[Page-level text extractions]
BEGIN

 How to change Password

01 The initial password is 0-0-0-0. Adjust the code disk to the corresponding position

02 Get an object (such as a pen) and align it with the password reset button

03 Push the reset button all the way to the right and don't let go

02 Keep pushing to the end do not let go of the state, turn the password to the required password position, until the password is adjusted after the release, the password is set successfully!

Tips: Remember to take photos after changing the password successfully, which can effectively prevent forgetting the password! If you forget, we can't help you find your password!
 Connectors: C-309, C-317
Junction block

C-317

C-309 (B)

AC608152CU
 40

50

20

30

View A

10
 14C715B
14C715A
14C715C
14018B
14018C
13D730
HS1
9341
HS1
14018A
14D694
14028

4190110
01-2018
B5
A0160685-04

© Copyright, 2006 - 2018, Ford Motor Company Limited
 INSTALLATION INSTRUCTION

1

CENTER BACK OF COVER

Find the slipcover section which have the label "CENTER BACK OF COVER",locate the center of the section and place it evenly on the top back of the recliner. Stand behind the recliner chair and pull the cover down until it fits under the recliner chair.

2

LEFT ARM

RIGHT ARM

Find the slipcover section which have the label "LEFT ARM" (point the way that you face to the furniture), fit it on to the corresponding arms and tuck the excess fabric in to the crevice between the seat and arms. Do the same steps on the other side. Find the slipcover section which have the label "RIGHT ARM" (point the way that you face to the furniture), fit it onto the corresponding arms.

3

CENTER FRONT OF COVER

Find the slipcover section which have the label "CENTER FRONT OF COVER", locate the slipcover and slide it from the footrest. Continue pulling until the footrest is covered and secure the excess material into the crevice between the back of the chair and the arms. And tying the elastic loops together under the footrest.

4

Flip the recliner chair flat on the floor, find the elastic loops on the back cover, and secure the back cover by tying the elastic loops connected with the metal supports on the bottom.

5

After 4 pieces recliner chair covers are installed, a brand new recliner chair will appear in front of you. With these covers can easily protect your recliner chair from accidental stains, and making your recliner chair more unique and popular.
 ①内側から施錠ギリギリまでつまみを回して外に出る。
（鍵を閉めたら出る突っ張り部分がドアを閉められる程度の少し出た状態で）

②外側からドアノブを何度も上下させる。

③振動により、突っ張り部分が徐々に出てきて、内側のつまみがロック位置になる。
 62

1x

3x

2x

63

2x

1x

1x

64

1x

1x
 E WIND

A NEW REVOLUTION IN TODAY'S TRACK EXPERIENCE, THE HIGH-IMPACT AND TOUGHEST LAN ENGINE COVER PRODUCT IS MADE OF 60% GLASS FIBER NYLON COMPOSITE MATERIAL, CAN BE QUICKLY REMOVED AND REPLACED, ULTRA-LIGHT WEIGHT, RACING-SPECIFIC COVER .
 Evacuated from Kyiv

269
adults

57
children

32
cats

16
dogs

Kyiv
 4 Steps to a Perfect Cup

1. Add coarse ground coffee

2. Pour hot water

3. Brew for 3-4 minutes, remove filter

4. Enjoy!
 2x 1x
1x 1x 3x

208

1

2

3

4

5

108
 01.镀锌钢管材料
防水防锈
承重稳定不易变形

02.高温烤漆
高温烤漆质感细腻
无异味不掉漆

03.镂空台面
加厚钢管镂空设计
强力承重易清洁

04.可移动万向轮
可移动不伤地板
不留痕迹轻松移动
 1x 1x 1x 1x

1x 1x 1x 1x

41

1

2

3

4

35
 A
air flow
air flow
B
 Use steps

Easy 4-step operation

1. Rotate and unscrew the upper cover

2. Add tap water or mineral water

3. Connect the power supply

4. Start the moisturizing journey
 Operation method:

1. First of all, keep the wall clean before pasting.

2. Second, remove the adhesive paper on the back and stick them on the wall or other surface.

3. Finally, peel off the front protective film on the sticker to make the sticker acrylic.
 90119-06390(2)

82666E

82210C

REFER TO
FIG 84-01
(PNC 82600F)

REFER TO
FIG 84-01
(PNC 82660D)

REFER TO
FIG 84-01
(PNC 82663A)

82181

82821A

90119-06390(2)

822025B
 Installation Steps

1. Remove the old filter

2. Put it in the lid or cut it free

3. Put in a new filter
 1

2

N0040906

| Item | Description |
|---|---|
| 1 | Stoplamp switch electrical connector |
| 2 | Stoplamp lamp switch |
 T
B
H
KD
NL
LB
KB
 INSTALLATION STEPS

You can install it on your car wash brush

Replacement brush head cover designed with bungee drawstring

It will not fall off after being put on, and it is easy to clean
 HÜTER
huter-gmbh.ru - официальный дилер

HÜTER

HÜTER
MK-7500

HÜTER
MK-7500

END

[BRIEF] Restate all of the data above. Match it word for word.

[YOUR SOLUTION]
 How to change Password

01 The initial password is 0-0-0-0. Adjust the code disk to the corresponding position

02 Get an object (such as a pen) and align it with the password reset button

03 Push the reset button all the way to the right and don't let go

02 Keep pushing to the end do not let go of the state, turn the password to the required password position, until the password is adjusted after the release, the password is set successfully!

Tips: Remember to take photos after changing the password successfully, which can effectively prevent forgetting the password! If you forget, we can't help you find your password!
 Connectors: C-309, C-317
Junction block

C-317

C-309 (B)

AC608152CU
 40

50

20

30

View A

10
 14C715B
14C715A
14C715C
14018B
14018C
13D730
HS1
9341
HS1
14018A
14D694
14028

4190110
01-2018
B5
A0160685-04

© Copyright, 2006 - 2018, Ford Motor Company Limited
 INSTALLATION INSTRUCTION

1

CENTER BACK OF COVER

Find the slipcover section which have the label "CENTER BACK OF COVER",locate the center of the section and place it evenly on the top back of the recliner. Stand behind the recliner chair and pull the cover down until it fits under the recliner chair.

2

LEFT ARM

RIGHT ARM

Find the slipcover section which have the label "LEFT ARM" (point the way that you face to the furniture), fit it on to the corresponding arms and tuck the excess fabric in to the crevice between the seat and arms. Do the same steps on the other side. Find the slipcover section which have the label "RIGHT ARM" (point the way that you face to the furniture), fit it onto the corresponding arms.

3

CENTER FRONT OF COVER

Find the slipcover section which have the label "CENTER FRONT OF COVER", locate the slipcover and slide it from the footrest. Continue pulling until the footrest is covered and secure the excess material into the crevice between the back of the chair and the arms. And tying the elastic loops together under the footrest.

4

Flip the recliner chair flat on the floor, find the elastic loops on the back cover, and secure the back cover by tying the elastic loops connected with the metal supports on the bottom.

5

After 4 pieces recliner chair covers are installed, a brand new recliner chair will appear in front of you. With these covers can easily protect your recliner chair from accidental stains, and making your recliner chair more unique and popular.
 ①内側から施錠ギリギリまでつまみを回して外に出る。
（鍵を閉めたら出る突っ張り部分がドアを閉められる程度の少し出た状態で）

②外側からドアノブを何度も上下させる。

③振動により、突っ張り部分が徐々に出てきて、内側のつまみがロック位置になる。
 62

1x

3x

2x

63

2x

1x

1x

64

1x

1x
 E WIND

A NEW REVOLUTION IN TODAY'S TRACK EXPERIENCE, THE HIGH-IMPACT AND TOUGHEST LAN ENGINE COVER PRODUCT IS MADE OF 60% GLASS FIBER NYLON COMPOSITE MATERIAL, CAN BE QUICKLY REMOVED AND REPLACED, ULTRA-LIGHT WEIGHT, RACING-SPECIFIC COVER .
 Evacuated from Kyiv

269
adults

57
children

32
cats

16
dogs

Kyiv
 4 Steps to a Perfect Cup

1. Add coarse ground coffee

2. Pour hot water

3. Brew for 3-4 minutes, remove filter

4. Enjoy!
 2x 1x
1x 1x 3x

208

1

2

3

4

5

108
 01.镀锌钢管材料
防水防锈
承重稳定不易变形

02.高温烤漆
高温烤漆质感细腻
无异味不掉漆

03.镂空台面
加厚钢管镂空设计
强力承重易清洁

04.可移动万向轮
可移动不伤地板
不留痕迹轻松移动
 1x 1x 1x 1x

1x 1x 1x 1x

41

1

2

3

4

35
 A
air flow
air flow
B
 Use steps

Easy 4-step operation

1. Rotate and unscrew the upper cover

2. Add tap water or mineral water

3. Connect the power supply

4. Start the moisturizing journey
 Operation method:

1. First of all, keep the wall clean before pasting.

2. Second, remove the adhesive paper on the back and stick them on the wall or other surface.

3. Finally, peel off the front protective film on the sticker to make the sticker acrylic.
 90119-06390(2)

82666E

82210C

REFER TO
FIG 84-01
(PNC 82600F)

REFER TO
FIG 84-01
(PNC 82660D)

REFER TO
FIG 84-01
(PNC 82663A)

82181

82821A

90119-06390(2)

822025B
 Installation Steps

1. Remove the old filter

2. Put it in the lid or cut it free

3. Put in a new filter
 1

2

N0040906

| Item | Description |
|---|---|
| 1 | Stoplamp switch electrical connector |
| 2 | Stoplamp lamp switch |
 T
B
H
KD
NL
LB
KB
 INSTALLATION STEPS

You can install it on your car wash brush

Replacement brush head cover designed with bungee drawstring

It will not fall off after being put on, and it is easy to clean
 HÜTER
huter-gmbh.ru - официальный дилер

HÜTER

HÜTER
MK-7500

HÜTER
MK-7500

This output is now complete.